REQUIRED TASK 1 -
Answer these questions about the comments on the streetlight-off campaign:
(a) What three things does the first comment say turning some lights off in a prudent manner could accomplish?
(b) Whom does the second comment greet?
(c) At the wind turbine meeting last spring, what did the mayor say the city forgot to implement?

Let's assume for a minute that the streetlight-off campaign is without "conflict of interest" (which I truly believe is the case), can we agree that less light pollution (we agree on a high cut-off policy already), less carbon footprint, and less financial waste are all great things that can be accomplished by turning some lights off in a prudent manner??

To your safety concerns, I agree that no light should be turned off that gives even a perceived sense of safety. So, let's come to some middle ground on which lights are a complete waste through a hands-on, light-by-light, ward-by-ward approach. No secret strategies here.

I've been told the map will be available very soon, and it will be made available to all as you stated.

Mary Baker Eaton said...

Hi Joe,
My experience and the feedback of many people I talk to is that in being "Green" that there are a lot of shades of being green, and that not everyone in Newburyport is as "Green" as the EAC.

My understanding is that perception about the EAC is that the EAC would be about Green policy that might not have a balance that takes residents into consideration.  For example the EAC's comments minimizing the effects of the wind turbine on Back Bay residents were taken very much to heart, and not just by those particular residents.

 One of the things that I admired about the mayor, was that at one of those wind turbine meetings last spring, she stood up, and basically said that the city got so caught up in the excitement of having a wind turbine that they forgot to implement a balance between wind energy and the effect that it would have on Newburyport citizens.   It was one of the many reasons that I voted for her.

Records
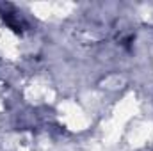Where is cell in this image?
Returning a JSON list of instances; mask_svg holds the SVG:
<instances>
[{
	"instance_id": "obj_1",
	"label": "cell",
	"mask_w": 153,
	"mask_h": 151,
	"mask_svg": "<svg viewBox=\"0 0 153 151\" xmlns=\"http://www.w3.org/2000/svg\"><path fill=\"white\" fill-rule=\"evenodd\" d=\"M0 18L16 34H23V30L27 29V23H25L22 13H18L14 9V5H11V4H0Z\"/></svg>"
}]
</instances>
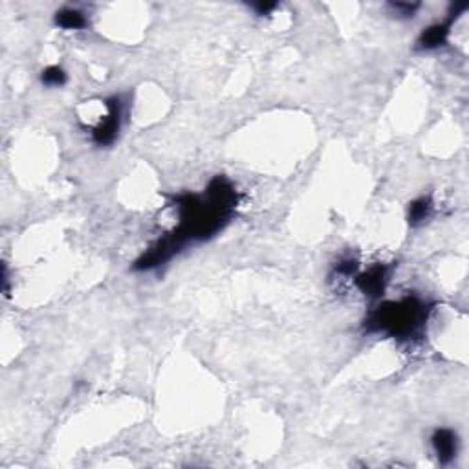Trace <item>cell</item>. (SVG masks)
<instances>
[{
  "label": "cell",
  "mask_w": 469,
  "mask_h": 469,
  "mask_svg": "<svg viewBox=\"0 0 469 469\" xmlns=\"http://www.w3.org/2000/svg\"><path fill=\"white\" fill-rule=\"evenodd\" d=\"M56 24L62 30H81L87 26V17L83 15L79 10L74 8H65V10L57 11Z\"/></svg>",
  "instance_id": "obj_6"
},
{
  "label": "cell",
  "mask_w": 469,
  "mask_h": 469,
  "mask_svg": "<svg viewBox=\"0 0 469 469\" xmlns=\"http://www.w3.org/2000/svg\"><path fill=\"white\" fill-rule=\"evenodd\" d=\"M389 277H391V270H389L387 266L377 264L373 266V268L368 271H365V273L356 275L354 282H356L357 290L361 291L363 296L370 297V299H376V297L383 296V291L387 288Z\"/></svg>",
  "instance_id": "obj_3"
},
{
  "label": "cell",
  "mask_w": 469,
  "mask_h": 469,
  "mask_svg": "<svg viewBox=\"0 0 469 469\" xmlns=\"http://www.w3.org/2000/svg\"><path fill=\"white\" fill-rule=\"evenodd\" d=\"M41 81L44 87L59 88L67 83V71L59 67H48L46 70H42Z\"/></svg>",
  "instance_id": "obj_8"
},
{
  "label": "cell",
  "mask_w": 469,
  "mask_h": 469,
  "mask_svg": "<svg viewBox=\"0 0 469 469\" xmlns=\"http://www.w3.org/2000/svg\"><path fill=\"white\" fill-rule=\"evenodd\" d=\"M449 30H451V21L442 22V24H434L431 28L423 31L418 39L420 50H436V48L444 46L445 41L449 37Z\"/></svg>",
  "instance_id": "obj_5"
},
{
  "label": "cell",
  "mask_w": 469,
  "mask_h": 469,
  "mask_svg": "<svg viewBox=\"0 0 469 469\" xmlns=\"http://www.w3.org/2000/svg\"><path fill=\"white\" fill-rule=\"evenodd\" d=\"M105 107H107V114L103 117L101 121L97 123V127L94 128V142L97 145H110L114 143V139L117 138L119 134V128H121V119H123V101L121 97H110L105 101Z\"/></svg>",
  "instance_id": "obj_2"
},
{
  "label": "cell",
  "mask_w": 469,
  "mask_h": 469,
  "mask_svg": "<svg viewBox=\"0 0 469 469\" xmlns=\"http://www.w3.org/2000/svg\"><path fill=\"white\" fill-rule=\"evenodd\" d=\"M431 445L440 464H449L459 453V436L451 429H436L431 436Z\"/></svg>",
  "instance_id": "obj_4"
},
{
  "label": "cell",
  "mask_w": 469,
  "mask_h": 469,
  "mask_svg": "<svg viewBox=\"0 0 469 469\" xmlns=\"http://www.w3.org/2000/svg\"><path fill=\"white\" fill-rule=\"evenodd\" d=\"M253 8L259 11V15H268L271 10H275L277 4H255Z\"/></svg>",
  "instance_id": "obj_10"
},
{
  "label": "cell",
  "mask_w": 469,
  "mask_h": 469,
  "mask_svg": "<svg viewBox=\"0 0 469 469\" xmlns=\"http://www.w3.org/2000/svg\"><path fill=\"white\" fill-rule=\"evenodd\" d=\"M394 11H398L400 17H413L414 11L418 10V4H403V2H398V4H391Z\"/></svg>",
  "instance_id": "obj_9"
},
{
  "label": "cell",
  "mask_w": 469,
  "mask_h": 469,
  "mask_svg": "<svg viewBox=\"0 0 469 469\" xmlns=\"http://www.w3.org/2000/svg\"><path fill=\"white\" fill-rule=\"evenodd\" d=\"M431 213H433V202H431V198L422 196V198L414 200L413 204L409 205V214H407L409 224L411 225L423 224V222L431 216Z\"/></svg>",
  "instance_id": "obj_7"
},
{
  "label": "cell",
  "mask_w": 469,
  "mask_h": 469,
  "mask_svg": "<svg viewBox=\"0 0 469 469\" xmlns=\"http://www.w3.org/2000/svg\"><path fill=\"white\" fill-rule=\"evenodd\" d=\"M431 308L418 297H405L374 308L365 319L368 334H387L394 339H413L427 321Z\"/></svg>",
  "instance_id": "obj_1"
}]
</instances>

REQUIRED TASK 2 - Can you repeat the stretch of rows in the Records from the start through the line containing "24L62 30H81L87 26V17L83", with both ends included and the pictures left out?

TASK RESPONSE 1 -
(a) Less light pollution, less carbon footprint, and less financial waste.
(b) Joe.
(c) A balance between wind energy and the effect it would have on Newburyport citizens.

TASK RESPONSE 2 -
Where is cell in this image?
Returning a JSON list of instances; mask_svg holds the SVG:
<instances>
[{
	"instance_id": "obj_1",
	"label": "cell",
	"mask_w": 153,
	"mask_h": 151,
	"mask_svg": "<svg viewBox=\"0 0 153 151\" xmlns=\"http://www.w3.org/2000/svg\"><path fill=\"white\" fill-rule=\"evenodd\" d=\"M0 18L16 34H23V30L27 29V23H25L22 13H18L14 9V5H11V4H0Z\"/></svg>"
}]
</instances>
Trace <item>cell</item>. (SVG masks)
<instances>
[{
  "label": "cell",
  "mask_w": 469,
  "mask_h": 469,
  "mask_svg": "<svg viewBox=\"0 0 469 469\" xmlns=\"http://www.w3.org/2000/svg\"><path fill=\"white\" fill-rule=\"evenodd\" d=\"M56 24L62 30H81L87 26V17L83 15L79 10L74 8H65V10L57 11Z\"/></svg>",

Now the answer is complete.